A quick example play
If Polyrey’s best seller in a region is a general‑purpose HPL sheet for vertical and horizontal applications, a published product‑specific EPD would make that sheet “spec ready” beside Formica or Wilsonart equivalents. That reduces the odds of getting swapped late in design when a LEED v5‑targeting project or a corporate policy says product‑specific declarations are preferred.
Why this matters now in France
INIES signals the direction of travel. The database lists several thousand verified FDES used for RE2020 assessments, with over 5,500 FDES publicly available at the start of 2026 (INIES, 2026). When a product lacks a verified declaration, practitioners often fall back to default datasets, which carry a performance penalty compared to a brand’s own numbers.
Fastest path to stronger coverage
- Prioritize HPL sheets and compact laminate panels first.
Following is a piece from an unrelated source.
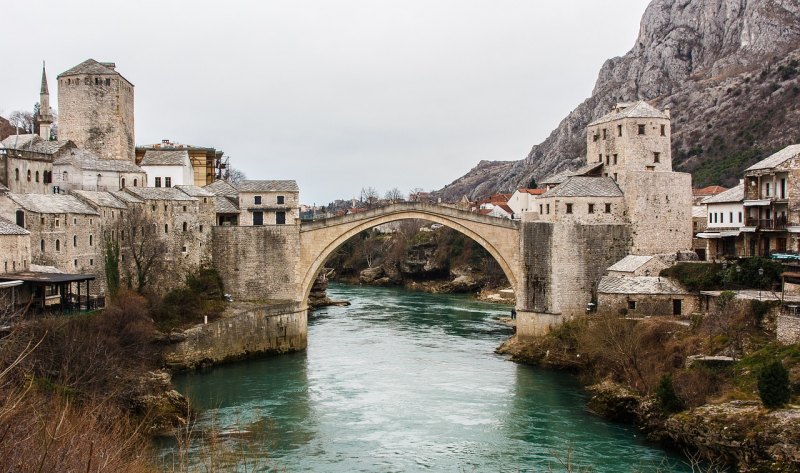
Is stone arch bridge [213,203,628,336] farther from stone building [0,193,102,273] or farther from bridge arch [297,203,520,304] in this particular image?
stone building [0,193,102,273]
These appear in the most specs and yield the largest commercial upside when covered.
- Align the PCR selection to the dominant competitor set in your target market, then choose a program operator that matches the geographies you sell into. INIES is expected for France. IBU or EPD International are common across the EU. SCS Global Services is frequently used in North America.
- Build once, renew on rhythm. Lock a consistent reference year, centralize utility and production data, and plan rolling updates so declarations never lapse simultaneously. If data is light for a new line, a prospective EPD can still get you into projects sooner, then be refreshed after a full year of production.
Risk and upside check
Limited EPD coverage on core laminates means Polyrey can be dropped from projects that require product‑specific declarations, even when design teams love the decor. Conversely, adding EPDs to the top ten selling SKUs can unlock more invitations to bid, fewer substitutions, and shorter back‑and‑forth on compliance. That is real time saved and real revenue protected. Some teams still loose winnable specs simply because the paperwork is missing.
Final thought
Polyrey’s design bench is deep and the product engineering is proven. The opportunity is to match that brand equity with broad, easy‑to‑find product‑specific EPDs for everyday laminates and compacts. Do that, and the conversation goes back to color, texture, and lead time, not to whether a declaration exists.
Frequently Asked Questions
Does France require product‑specific EPDs for laminates to comply with RE2020?
RE2020 building assessments in France use product‑specific FDES when available, and otherwise apply conservative default datasets. More than 5,500 FDES are now available in INIES, which signals market expectation for verified declarations (INIES, 2026).
How many Polyrey designs and finishes are offered today?
Polyrey states over 800 designs and 18 finishes across its decorative range (Polyrey, 2026).
Where can we find Polyrey’s certifications and hygiene data?
See Polyrey’s Environment page for VOC, GREENGUARD Gold, and ISO management system certificates plus technical reports (Polyrey Environment).